放送法が定める「政治的公平」の解釈をめぐって、立憲民主党議員が公表した文書について、NHKが積極姿勢に転じている。NHK内部の関係者は「あのOBの圧力ですよ」と語る。
あのOBとは、立憲民主党の安住淳国対委員長のことだ。テレビ朝日「報道ステーション」キャスターの大越健介氏や大阪放送局長の小池英夫氏とNHK同期入社で、その後に国会議員に転じたが、これまでもたびたび古巣の報道に注文をつけてきた人物である。
NHKは安住氏の発言として「安倍政治の負の遺産のひとつが報道介入で、それを端的に示した例だ。高市(早苗)大臣は捏造だと言い張り、議員辞職にまで言及している。事実とわかった以上、責任を取るべきだ」と伝えた。
先のNHK関係者によると、当の安住氏はNHK政治部の後輩に「『ニュースウオッチ9』に入れろ!」と具体的な番組名を挙げて圧力をかけているという。

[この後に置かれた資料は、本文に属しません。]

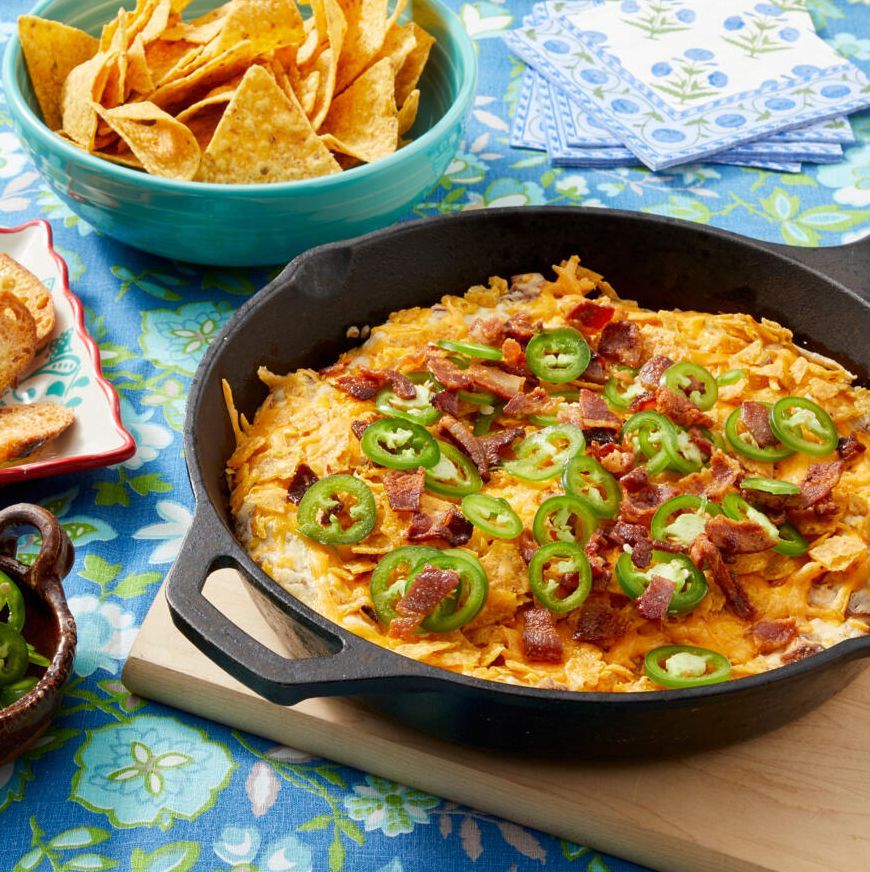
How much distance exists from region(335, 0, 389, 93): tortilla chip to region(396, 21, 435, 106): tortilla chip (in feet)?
0.59

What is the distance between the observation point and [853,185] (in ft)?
15.0

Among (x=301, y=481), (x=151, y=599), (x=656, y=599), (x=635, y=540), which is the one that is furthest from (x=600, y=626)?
(x=151, y=599)

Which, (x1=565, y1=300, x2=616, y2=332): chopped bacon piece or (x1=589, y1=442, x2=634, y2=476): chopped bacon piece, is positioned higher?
(x1=565, y1=300, x2=616, y2=332): chopped bacon piece

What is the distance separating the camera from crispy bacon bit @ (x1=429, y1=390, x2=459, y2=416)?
3066mm

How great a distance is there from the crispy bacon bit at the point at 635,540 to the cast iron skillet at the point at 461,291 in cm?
42

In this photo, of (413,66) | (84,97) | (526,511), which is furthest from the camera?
(413,66)

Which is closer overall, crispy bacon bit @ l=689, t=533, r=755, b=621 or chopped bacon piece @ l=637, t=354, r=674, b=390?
crispy bacon bit @ l=689, t=533, r=755, b=621

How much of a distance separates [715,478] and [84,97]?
245 centimetres

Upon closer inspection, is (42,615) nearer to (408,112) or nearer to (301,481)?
(301,481)

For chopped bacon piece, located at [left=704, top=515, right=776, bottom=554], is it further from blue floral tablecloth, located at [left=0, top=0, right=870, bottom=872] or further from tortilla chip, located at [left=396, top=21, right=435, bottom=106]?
tortilla chip, located at [left=396, top=21, right=435, bottom=106]

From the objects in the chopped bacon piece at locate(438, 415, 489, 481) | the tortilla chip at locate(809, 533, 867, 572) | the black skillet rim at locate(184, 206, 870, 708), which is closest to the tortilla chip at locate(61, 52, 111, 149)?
the black skillet rim at locate(184, 206, 870, 708)

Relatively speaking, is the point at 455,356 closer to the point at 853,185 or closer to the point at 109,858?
the point at 109,858

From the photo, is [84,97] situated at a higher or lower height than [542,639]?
higher

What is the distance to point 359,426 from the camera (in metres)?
2.98
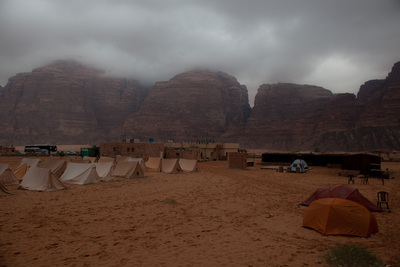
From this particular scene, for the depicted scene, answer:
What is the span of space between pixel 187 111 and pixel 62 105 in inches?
2591

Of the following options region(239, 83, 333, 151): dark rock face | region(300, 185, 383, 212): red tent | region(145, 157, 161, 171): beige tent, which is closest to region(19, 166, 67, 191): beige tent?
region(145, 157, 161, 171): beige tent

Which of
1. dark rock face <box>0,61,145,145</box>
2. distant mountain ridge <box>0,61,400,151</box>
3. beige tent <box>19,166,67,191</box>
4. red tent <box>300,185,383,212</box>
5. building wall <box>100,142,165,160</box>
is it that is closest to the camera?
red tent <box>300,185,383,212</box>

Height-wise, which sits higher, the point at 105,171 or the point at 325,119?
the point at 325,119

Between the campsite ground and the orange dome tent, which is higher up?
the orange dome tent

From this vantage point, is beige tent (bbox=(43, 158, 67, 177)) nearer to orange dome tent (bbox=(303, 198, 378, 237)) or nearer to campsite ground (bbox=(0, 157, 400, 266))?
campsite ground (bbox=(0, 157, 400, 266))

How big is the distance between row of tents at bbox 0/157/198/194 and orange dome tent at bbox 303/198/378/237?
13124 mm

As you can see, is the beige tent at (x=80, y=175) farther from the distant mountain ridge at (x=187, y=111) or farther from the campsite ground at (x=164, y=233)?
the distant mountain ridge at (x=187, y=111)

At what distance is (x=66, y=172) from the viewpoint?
18.1 m

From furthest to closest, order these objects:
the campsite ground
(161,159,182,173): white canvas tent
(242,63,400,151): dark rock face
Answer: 1. (242,63,400,151): dark rock face
2. (161,159,182,173): white canvas tent
3. the campsite ground

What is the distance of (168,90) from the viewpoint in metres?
155

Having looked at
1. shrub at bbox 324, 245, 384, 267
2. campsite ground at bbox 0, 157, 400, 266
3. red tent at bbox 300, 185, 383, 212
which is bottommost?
campsite ground at bbox 0, 157, 400, 266

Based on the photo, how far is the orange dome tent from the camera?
25.4 feet

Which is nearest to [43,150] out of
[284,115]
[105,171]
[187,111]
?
[105,171]

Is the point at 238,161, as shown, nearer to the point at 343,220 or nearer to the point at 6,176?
the point at 6,176
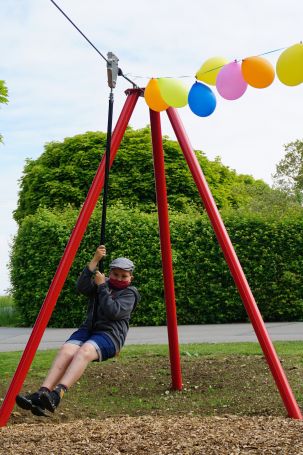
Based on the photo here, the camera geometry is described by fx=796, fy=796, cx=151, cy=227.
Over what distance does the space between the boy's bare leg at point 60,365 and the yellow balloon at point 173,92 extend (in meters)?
2.07

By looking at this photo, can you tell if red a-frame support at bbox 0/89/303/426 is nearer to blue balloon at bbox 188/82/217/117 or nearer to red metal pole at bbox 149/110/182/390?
red metal pole at bbox 149/110/182/390

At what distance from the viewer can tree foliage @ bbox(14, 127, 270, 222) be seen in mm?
22062

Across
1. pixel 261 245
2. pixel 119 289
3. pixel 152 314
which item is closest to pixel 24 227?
pixel 152 314

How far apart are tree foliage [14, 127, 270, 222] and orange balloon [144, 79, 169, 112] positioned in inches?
544

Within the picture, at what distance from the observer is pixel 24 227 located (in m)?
16.0

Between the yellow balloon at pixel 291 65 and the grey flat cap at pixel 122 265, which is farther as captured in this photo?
the grey flat cap at pixel 122 265

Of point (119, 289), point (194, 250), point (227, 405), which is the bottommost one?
point (227, 405)

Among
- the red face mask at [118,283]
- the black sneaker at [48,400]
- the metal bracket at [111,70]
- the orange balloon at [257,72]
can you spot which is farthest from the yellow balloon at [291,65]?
the black sneaker at [48,400]

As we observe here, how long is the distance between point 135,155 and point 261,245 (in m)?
8.38

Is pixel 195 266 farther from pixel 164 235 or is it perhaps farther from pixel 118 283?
pixel 118 283

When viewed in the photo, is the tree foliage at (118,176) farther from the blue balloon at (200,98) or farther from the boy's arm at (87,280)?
the boy's arm at (87,280)

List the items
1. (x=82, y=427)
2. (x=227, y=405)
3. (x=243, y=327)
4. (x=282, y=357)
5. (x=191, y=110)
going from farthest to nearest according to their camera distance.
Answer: (x=243, y=327), (x=282, y=357), (x=227, y=405), (x=191, y=110), (x=82, y=427)

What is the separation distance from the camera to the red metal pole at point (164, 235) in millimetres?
6832

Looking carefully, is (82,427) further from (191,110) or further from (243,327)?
(243,327)
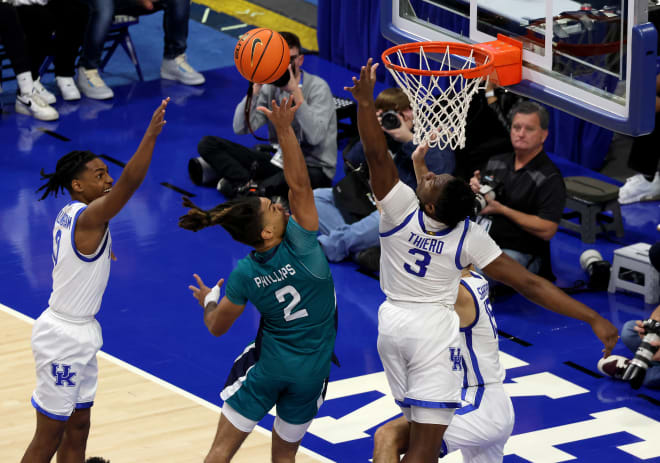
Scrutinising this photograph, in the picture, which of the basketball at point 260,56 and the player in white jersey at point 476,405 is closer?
the player in white jersey at point 476,405

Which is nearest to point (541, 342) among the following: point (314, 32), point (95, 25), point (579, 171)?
point (579, 171)

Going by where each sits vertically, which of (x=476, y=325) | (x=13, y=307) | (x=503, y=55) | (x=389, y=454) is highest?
(x=503, y=55)

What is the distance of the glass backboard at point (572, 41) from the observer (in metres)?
6.00

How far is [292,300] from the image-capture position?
5109mm

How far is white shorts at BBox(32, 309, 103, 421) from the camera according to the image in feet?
17.2

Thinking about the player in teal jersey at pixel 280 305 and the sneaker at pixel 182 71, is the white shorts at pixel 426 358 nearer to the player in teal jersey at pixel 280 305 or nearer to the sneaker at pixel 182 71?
the player in teal jersey at pixel 280 305

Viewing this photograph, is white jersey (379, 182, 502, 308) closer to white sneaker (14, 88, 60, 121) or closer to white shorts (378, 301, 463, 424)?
white shorts (378, 301, 463, 424)

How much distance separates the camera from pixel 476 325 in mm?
5445

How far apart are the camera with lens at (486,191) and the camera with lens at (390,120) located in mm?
761

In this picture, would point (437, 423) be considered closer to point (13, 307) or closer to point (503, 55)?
point (503, 55)

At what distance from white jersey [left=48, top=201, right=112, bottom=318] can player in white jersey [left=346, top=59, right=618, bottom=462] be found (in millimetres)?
1383

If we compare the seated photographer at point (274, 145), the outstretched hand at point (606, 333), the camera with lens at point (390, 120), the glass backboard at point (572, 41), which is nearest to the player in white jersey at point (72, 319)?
the outstretched hand at point (606, 333)

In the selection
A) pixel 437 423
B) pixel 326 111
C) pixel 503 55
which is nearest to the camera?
pixel 437 423

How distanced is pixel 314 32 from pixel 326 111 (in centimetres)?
506
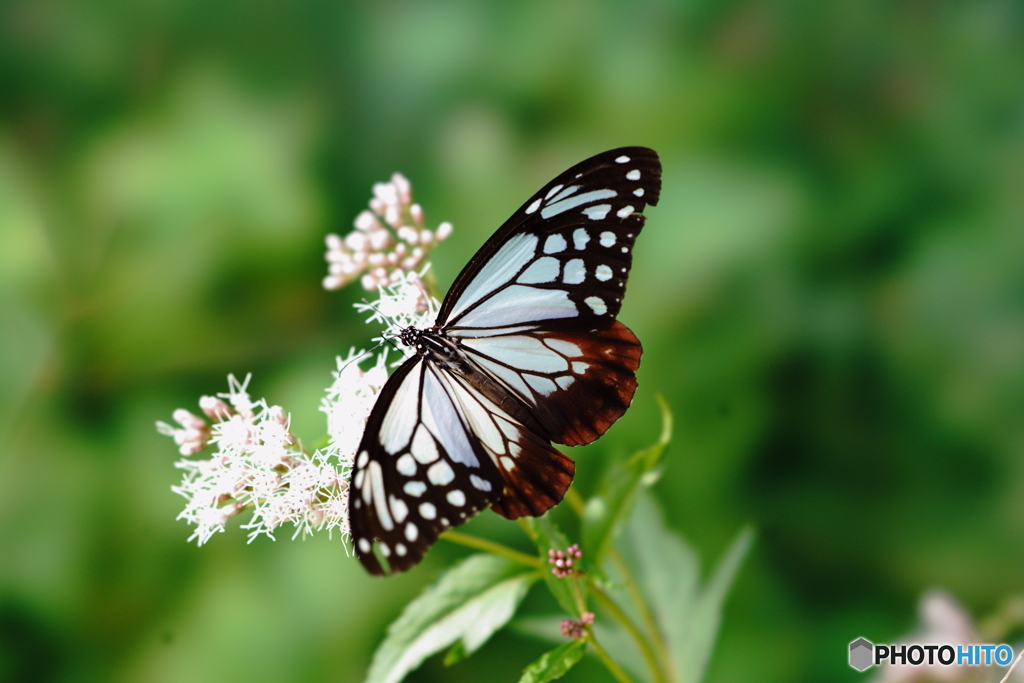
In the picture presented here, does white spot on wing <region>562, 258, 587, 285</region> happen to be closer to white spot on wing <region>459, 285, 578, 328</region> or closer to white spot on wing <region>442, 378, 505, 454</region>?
white spot on wing <region>459, 285, 578, 328</region>

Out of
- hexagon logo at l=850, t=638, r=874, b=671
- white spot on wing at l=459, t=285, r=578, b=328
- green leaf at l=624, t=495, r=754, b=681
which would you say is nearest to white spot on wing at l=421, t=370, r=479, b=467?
white spot on wing at l=459, t=285, r=578, b=328

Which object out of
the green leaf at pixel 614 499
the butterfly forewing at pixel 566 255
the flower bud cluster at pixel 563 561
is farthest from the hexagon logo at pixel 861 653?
the butterfly forewing at pixel 566 255

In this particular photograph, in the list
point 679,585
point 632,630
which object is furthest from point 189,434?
point 679,585

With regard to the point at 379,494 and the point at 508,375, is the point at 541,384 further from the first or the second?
the point at 379,494

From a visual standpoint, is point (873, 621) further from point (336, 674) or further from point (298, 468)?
point (298, 468)

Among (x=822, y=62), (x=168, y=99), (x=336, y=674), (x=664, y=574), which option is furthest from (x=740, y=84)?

安住氏の報道圧力はこれが初めてではないことは、本人も認めている。安住氏は3月8日の党会合で、総務省文書について、次のように語った。
「ああいうことが起きてから、日本の政治報道番組はおかしくなった。真珠会社と同じ名前の男とか。これ以上言うと、私が壁新聞問題になっちゃうけど」
「真珠会社と同じ名前の男」とは、政治ジャーナリストでしばしば民放テレビ番組に出演する田崎史郎氏を指す。「スシロー」とも呼ばれている。
「壁新聞問題」とは2020年2月、国会質疑を報じた新聞各紙に「くず0点」「出入り禁止」などと落書きし、国会内の立憲民主党のドアに貼り出した件を指す。前出のNHK関係者は、アキレ顔で言う。
「報道圧力を批判する人が圧力をかけているという変な構図を、誰もおかしいと思わないのでしょうか」
まさしくその通り。天にツバする行為なのである。